Goal: Reproduce the lines of the material word for word, starting at the line containing "What is the measured distance" and ending at the line containing "2061 millimetres", both included. Leave the pictures out of your answer.

[Data listing]

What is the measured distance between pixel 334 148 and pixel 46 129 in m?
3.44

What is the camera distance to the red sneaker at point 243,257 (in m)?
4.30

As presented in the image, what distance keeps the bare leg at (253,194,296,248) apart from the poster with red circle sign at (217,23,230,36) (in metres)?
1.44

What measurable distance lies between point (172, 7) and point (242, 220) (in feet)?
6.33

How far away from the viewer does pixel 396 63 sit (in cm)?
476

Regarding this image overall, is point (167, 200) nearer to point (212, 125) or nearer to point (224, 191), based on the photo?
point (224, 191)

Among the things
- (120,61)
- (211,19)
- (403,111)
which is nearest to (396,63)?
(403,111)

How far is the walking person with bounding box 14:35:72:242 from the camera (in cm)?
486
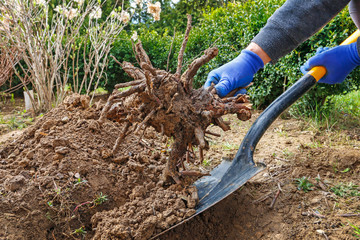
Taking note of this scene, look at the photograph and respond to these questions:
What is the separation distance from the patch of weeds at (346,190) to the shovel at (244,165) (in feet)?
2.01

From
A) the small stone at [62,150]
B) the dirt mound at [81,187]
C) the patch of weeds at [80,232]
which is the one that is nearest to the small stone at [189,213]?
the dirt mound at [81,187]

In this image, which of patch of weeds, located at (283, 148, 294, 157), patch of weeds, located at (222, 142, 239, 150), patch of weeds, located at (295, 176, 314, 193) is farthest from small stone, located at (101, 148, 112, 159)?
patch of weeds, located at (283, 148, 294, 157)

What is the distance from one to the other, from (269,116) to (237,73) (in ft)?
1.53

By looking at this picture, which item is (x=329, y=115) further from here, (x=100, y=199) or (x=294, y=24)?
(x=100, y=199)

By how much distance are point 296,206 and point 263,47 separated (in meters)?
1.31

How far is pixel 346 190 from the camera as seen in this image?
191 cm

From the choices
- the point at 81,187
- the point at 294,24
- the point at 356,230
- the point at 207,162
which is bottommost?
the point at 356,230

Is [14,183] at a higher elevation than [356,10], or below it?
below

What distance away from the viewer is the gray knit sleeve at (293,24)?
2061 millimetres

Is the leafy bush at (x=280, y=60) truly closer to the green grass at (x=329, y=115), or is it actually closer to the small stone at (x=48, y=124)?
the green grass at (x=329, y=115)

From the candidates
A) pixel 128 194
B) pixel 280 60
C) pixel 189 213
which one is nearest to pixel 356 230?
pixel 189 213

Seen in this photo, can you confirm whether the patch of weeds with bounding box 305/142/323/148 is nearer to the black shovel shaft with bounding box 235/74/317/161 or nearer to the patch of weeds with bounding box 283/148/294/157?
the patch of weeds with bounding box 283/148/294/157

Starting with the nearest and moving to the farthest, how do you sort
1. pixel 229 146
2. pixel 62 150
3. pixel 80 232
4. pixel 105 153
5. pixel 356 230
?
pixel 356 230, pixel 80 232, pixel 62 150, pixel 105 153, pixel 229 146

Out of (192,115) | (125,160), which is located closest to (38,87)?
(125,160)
--
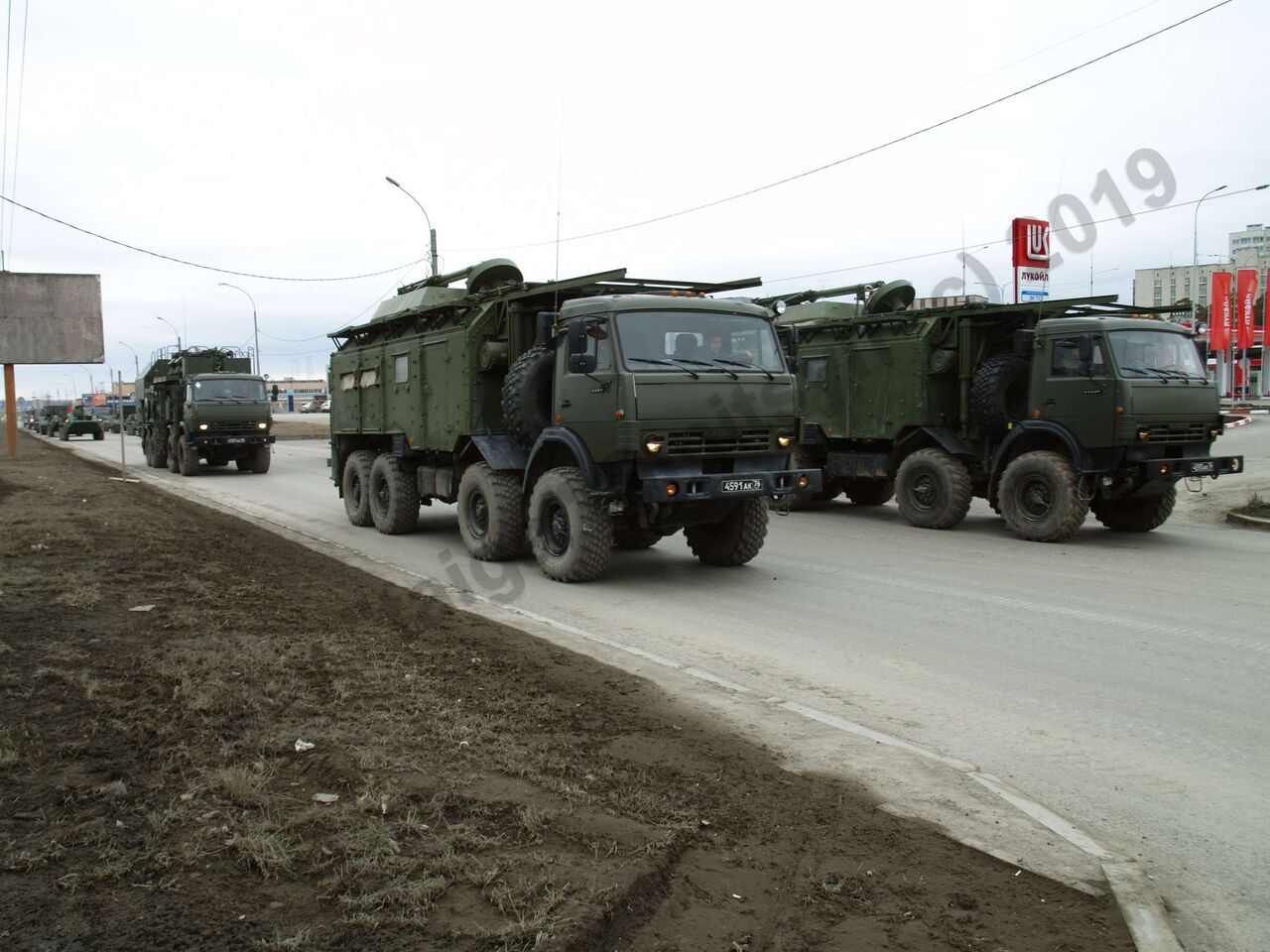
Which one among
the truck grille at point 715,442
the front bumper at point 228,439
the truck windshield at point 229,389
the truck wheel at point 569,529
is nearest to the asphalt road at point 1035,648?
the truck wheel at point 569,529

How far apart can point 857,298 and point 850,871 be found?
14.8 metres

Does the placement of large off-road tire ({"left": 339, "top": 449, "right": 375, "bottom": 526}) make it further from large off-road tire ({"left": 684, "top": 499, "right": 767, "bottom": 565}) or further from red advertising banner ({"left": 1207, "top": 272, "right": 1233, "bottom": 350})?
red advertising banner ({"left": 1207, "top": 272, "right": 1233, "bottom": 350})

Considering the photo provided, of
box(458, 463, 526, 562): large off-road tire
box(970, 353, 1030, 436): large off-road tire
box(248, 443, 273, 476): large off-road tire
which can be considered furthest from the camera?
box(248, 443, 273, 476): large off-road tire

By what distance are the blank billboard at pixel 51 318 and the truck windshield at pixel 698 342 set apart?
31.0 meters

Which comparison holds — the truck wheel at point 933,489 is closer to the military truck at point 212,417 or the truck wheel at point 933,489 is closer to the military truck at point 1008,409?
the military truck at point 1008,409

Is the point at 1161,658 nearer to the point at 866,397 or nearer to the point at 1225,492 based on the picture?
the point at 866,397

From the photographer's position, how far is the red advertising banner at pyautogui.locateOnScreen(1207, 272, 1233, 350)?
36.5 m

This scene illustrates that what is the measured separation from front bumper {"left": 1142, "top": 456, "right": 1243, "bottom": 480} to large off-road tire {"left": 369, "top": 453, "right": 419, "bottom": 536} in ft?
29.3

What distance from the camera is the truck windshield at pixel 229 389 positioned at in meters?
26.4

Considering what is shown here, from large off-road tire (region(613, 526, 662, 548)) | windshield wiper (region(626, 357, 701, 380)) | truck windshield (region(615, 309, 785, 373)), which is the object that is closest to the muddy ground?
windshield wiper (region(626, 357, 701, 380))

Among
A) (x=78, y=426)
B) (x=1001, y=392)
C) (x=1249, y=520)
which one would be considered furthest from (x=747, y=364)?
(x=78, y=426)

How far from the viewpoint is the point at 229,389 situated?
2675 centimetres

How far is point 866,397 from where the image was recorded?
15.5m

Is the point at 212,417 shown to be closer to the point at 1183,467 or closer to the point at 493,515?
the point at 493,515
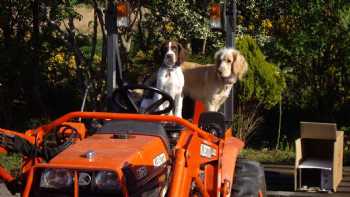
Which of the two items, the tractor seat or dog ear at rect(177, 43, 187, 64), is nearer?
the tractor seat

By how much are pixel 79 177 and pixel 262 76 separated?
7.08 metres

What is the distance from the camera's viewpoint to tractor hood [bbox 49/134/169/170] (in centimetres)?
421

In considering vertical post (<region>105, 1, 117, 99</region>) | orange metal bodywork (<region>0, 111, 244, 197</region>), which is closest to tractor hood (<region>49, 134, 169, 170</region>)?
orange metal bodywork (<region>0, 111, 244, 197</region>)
* * *
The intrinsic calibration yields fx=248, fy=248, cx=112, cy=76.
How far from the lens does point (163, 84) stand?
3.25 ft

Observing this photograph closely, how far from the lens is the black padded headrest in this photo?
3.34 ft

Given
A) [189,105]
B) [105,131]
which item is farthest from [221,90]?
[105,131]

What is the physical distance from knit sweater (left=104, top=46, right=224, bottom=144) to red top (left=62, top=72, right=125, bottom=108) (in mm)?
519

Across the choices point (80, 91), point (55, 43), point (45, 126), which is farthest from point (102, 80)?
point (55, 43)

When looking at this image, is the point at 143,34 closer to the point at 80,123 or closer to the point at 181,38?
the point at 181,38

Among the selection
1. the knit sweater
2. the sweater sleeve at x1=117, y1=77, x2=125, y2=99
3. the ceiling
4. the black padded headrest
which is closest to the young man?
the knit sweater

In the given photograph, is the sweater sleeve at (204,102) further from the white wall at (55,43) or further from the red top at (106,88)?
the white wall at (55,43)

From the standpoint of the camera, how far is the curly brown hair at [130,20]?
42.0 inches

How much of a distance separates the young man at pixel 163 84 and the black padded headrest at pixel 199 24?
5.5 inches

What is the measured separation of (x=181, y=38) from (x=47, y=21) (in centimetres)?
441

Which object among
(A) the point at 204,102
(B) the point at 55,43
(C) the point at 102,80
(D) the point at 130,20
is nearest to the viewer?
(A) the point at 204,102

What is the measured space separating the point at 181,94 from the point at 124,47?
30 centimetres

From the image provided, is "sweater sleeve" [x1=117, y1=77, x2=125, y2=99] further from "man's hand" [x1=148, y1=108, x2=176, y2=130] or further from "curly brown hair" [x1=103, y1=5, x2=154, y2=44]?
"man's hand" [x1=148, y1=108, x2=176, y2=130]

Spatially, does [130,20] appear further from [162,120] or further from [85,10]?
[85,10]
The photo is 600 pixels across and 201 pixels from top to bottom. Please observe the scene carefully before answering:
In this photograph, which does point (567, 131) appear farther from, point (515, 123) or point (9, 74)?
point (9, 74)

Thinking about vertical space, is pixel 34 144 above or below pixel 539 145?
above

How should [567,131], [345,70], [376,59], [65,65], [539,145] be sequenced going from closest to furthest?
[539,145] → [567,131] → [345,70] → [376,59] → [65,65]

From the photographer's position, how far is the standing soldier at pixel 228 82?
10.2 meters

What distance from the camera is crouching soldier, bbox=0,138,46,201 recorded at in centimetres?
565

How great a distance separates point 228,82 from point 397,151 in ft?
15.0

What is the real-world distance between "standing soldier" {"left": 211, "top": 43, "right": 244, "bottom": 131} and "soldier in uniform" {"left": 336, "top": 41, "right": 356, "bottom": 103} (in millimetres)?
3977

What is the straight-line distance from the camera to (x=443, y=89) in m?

Written solution:
What is the measured distance between pixel 334 148 and pixel 46 129 in m?
3.44

What is the camera distance to the red sneaker at point 243,257 (in m)?
4.30

As presented in the image, what distance keeps the bare leg at (253,194,296,248) apart from the poster with red circle sign at (217,23,230,36) (in metres)?
1.44

What measurable distance lies between point (172, 7) and point (242, 220) (in feet)?
6.33

How far away from the viewer does pixel 396 63 sit (in cm)?
476

Regarding this image overall, is point (167, 200) nearer to point (212, 125) or nearer to point (224, 191), based on the photo?
point (224, 191)

Among the things
- (120,61)
- (211,19)
- (403,111)
which is nearest to (396,63)?
(403,111)

How far is the walking person with bounding box 14:35:72:242 from the camera (in cm)?
486
Taking note of this scene, look at the photograph and respond to these questions:
What is the separation distance from the patch of weeds at (346,190) to the shovel at (244,165) (in feet)?
2.01

From
A) the small stone at [62,150]
B) the dirt mound at [81,187]
C) the patch of weeds at [80,232]
which is the one that is nearest to the small stone at [189,213]?
the dirt mound at [81,187]

In this image, which of patch of weeds, located at (283, 148, 294, 157), patch of weeds, located at (222, 142, 239, 150), patch of weeds, located at (295, 176, 314, 193) is farthest from small stone, located at (101, 148, 112, 159)?
patch of weeds, located at (283, 148, 294, 157)

What is the distance from one to the other, from (269,116) to (237,73) (in ft)?
1.53

By looking at this picture, which item is (x=329, y=115) further from here, (x=100, y=199) or (x=294, y=24)?
(x=100, y=199)

By how much distance are point 296,206 and point 263,47 separated (in meters)?
1.31

How far is pixel 346 190 from the camera as seen in this image?
191 cm

From the choices
- the point at 81,187
- the point at 294,24
- the point at 356,230
- the point at 207,162
which is bottommost?
the point at 356,230

Is [14,183] at a higher elevation than [356,10], or below it?
below

What distance away from the viewer is the gray knit sleeve at (293,24)?
2061 millimetres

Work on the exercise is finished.